An inmate is sick in the Santa Barbara Main Jail, seen here during a 2018 tour. | Credit: Courtesy

The Santa Barbara County Board of Supervisors voted on Tuesday to accept $5.7 million in state money to fund jail-based treatments for inmates who are incompetent to stand trial due to mental illness. 

The county’s agreement with the California Department of State Hospitals (DSH) and California Health and Recovery Solutions (CHRS) will allow DSH to provide a jail-based competency treatment program in the county’s Main Jail for inmates with serious mental illnesses. As part of the agreement, CHRS (a subsidiary of jail health-care provider Wellpath) will provide mental-health professionals and administrative support for the program.

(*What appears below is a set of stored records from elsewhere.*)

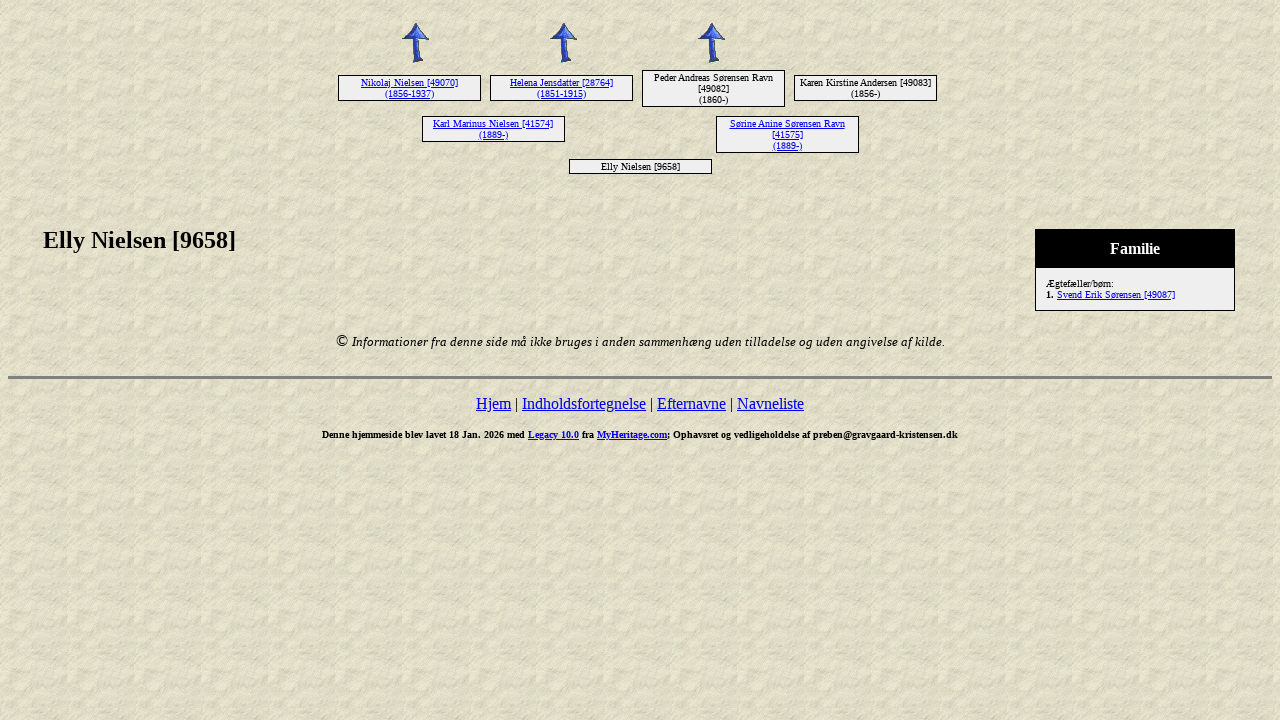

--- FILE ---
content_type: text/html
request_url: http://gravgaard.familyds.com/slaegt/9658.htm
body_size: 4775
content:
<!DOCTYPE HTML PUBLIC "-//W3C//DTD HTML 4.01 Transitional//EN">
<html>
<head>
<meta http-equiv="Content-Type" content="text/html; charset=windows-1252" />
<meta name="DESCRIPTION" content=" - Ancestors of Preben Gravgaard Kristensen">
<meta name="KEYWORDS" content="Genealogi, Aner, Familie, Legacy Family Tree">
<meta name="GENERATOR" content="Lavet ved hjælp af Legacy 10.0, https://LegacyFamilyTree.com">
<title>Aner til Elly Nielsen [9658]</title>
</head>

<body BGCOLOR="#FFFFFF" bgproperties=fixed  background="paper2.gif">
<div align=center>
<table width="580" height="10" align=center valign=top border="0">
<tr>
<table>
<tr>
<td width="139" align=center valign=top><a href="./41574.htm"><img src="arrow01.gif" alt=pil border="0"></a></td>
<td width="1"></td>
<td width="139" align=center valign=top><a href="./41574.htm"><img src="arrow01.gif" alt=pil border="0"></a></td>
<td width="1"></td>
<td width="139" align=center valign=top><a href="./41575.htm"><img src="arrow01.gif" alt=pil border="0"></a></td>
<td width="1"></td>
<td width="139" align=center valign=top></td>
</tr>
</table>
</tr>
<tr>
<table>
<tr>
<td>
<table cellSpacing="1" cellPadding=1 bgColor="black">
<td width="139" bgcolor="#EFEFEF" align=center valign=top><font size="1"><a href="./49070.htm">Nikolaj Nielsen [49070]
<br>
(1856-1937)</a></font></td>
</table>
</td>
<td width="1"></td>
<td>
<table cellSpacing="1" cellPadding=1 bgColor="black">
<td width="139" bgcolor="#EFEFEF" align=center valign=top><font size="1"><a href="./28764.htm">Helena Jensdatter [28764]
<br>
(1851-1915)</a></font></td>
</table>
</td>
<td width="1"></td>
<td>
<table cellSpacing="1" cellPadding=1 bgColor="black">
<td width="139" bgcolor="#EFEFEF" align=center valign=top><font size="1">Peder Andreas Sørensen Ravn [49082]
<br>
(1860-)</font></td>
</table>
</td>
<td width="1"></td>
<td>
<table cellSpacing="1" cellPadding=1 bgColor="black">
<td width="139" bgcolor="#EFEFEF" align=center valign=top><font size="1">Karen Kirstine Andersen [49083]
<br>
(1856-)</font></td>
</table>
</td>
<td width="1"></td>
</tr>
</table>
</tr>
<tr>
<td width="580" height="10" align=center valign=top><table border="0">
<tr>
<td width="290" height="10" align=center valign=top><table border="0">
<tr>
<td width="290" height="10" align=center valign=top><table cellSpacing=1 cellPadding=1 bgColor="black">
<tr>
<td width="139" bgcolor="#EFEFEF" align=center valign=top><font size="1"><a href="./41574.htm">Karl Marinus Nielsen [41574]
<br>
(1889-)</a></font></td>
</tr>
</table>
</td>
</tr>
</table>
</td>
<td width="290" height="10" align=center valign=top><table border="0">
<tr>
<td width="290" height="10" align=center valign=top><table cellSpacing=1 cellPadding=1 bgColor="black">
<tr>
<td width="139" bgcolor="#EFEFEF" align=center valign=top><font size="1"><a href="./41575.htm">Sørine Anine Sørensen Ravn [41575]
<br>
(1889-)</a></font></td>
</tr>
</table>
</td>
</tr>
</table>
</td>
</tr>
</table>
</td>
</tr>
<tr>
<td width="590" height="10" align=center valign=top><table cellSpacing=1 cellPadding=1 bgColor="black">
<tr>
<td width="139" bgcolor="#EFEFEF" align=center valign=top><font size="1">Elly Nielsen [9658]
<br>
</font></td>
</tr>
</table>
</td>
</tr>
</table>
<p>&nbsp;</p>
<table align=center width="95%">
<tr>
<td><table cellpadding="1" cellspacing="1" align=right>
<tr>
<td><table width="200" cellspacing="0" bgColor="black" cellpadding=1>
<tr>
<td><table width="100%" cellspacing="0" cellpadding="10">
<tr>
<td align=center bgcolor="#000000"><font color="#FFFFFF" size="3"
face=Arial,Helvetica, Sans Serif><b>
Familie
</b></font></td>
</tr>
<tr>
<td bgcolor="#EFEFEF"><font size="1">
<p>Ægtefæller/børn:
<br>
<strong>1. </strong><a href="./49087.htm">Svend Erik Sørensen [49087]</a>
<br>
</font>
</td>
</tr>
</table>
</td>
</tr>
</table>
</td>
</tr>
</table>
<p><h2>Elly Nielsen [9658]</h2><font face=Arial,Helvetica size=-2><ul>
</td>
</tr>
</table>
</div>
<p>
<center>&copy; <em><font size="-1">Informationer fra denne side må ikke bruges i anden sammenhæng uden tilladelse og uden angivelse af kilde.</font></em></center>
<br clear=right>
<div align=center>
<hr size=3 noshade>
<p><a href="http://www.gravgaard-kristensen.dk">Hjem</a> | <a href="./index.htm">Indholdsfortegnelse</a> | <a href="efternavne.htm">Efternavne</a> | <a href="./navne.htm">Navneliste</a></p>
<p><font size="1"><b>Denne hjemmeside blev lavet 18 Jan. 2026 med <a HREF="https://LegacyFamilyTree.com">Legacy 10.0</a> fra <a HREF="https://www.myheritage.com/">MyHeritage.com</a>; Ophavsret og vedligeholdelse af preben@gravgaard-kristensen.dk</font></b></p>
</div>
</body>
</html>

Accused of felony crimes, individuals with severe mental illnesses are often unable to understand the charges against them or assist their counsel in their defense. Courts often determine that such individuals are incompetent to stand trial (IST), ordering them to state psychiatric hospitals for treatment. 

Such a process, notes the DSH, is cycling individuals — a majority of which are experiencing homelessness at the time of their arrest — in and out of the criminal justice system, citing that nearly half of IST cases have had more than 15 prior arrests. Moreover, the waiting list for spaces in state institutions is frequently longer than the sentences IST inmates would receive if they were tried and found guilty.

Data pulled from DSH shows that under the previous model of sending IST inmates to state hospitals, approximately 71 percent of inmates have behavioral relapses within the years after their discharge. “Building more state hospital beds will only exacerbate the problem,” claimed a release by the DHS. Such realities reinforce the notion that IST restoration alone is not an adequate long-term treatment plan, according to California Health and Recovery Solutions. 

Jail-based competency treatment seeks to break this cycle and get IST inmates more robust treatment sooner. The funding approved by the supervisors on Tuesday will be used to help incorporate care-coordination, stabilization services, and reevaluation systems into the jail itself, providing every patient with a team led by a psychologist. The duration of the agreement is set to span until June 2027.